The answer should hold only the line with "scientific name: Acanthisitta chloris" and each line after it through the last line of the material, exactly.

(Beginning of EXTRACTED ENTRIES)

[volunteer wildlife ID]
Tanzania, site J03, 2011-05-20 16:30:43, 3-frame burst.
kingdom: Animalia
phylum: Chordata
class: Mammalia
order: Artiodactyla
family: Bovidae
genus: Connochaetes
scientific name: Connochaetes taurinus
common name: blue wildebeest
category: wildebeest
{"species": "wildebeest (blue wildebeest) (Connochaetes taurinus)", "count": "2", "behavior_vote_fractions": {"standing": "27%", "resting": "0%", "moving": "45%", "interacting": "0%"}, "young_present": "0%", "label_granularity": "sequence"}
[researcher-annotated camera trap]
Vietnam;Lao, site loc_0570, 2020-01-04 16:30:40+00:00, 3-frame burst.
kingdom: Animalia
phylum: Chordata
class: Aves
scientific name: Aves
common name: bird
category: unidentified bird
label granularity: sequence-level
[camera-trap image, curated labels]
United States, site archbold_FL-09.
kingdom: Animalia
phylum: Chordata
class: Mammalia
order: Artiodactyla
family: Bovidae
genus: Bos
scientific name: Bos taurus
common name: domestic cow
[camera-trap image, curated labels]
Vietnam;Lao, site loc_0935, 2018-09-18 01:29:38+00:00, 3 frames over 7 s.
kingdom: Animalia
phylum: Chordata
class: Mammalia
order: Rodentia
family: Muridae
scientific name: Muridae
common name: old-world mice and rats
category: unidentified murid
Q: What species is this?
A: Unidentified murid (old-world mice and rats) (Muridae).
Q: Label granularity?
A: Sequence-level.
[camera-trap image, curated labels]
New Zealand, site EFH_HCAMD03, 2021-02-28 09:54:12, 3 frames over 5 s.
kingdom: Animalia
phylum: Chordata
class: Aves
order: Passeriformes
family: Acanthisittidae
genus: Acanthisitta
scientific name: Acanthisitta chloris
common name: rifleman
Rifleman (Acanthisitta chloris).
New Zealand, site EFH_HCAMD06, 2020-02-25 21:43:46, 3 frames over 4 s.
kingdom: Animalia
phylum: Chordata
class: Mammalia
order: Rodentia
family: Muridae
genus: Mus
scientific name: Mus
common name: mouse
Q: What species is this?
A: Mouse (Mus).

(End of EXTRACTED ENTRIES)

SOLUTION FOR THIS TASK ▸
scientific name: Acanthisitta chloris
common name: rifleman
Rifleman (Acanthisitta chloris).
New Zealand, site EFH_HCAMD06, 2020-02-25 21:43:46, 3 frames over 4 s.
kingdom: Animalia
phylum: Chordata
class: Mammalia
order: Rodentia
family: Muridae
genus: Mus
scientific name: Mus
common name: mouse
Q: What species is this?
A: Mouse (Mus).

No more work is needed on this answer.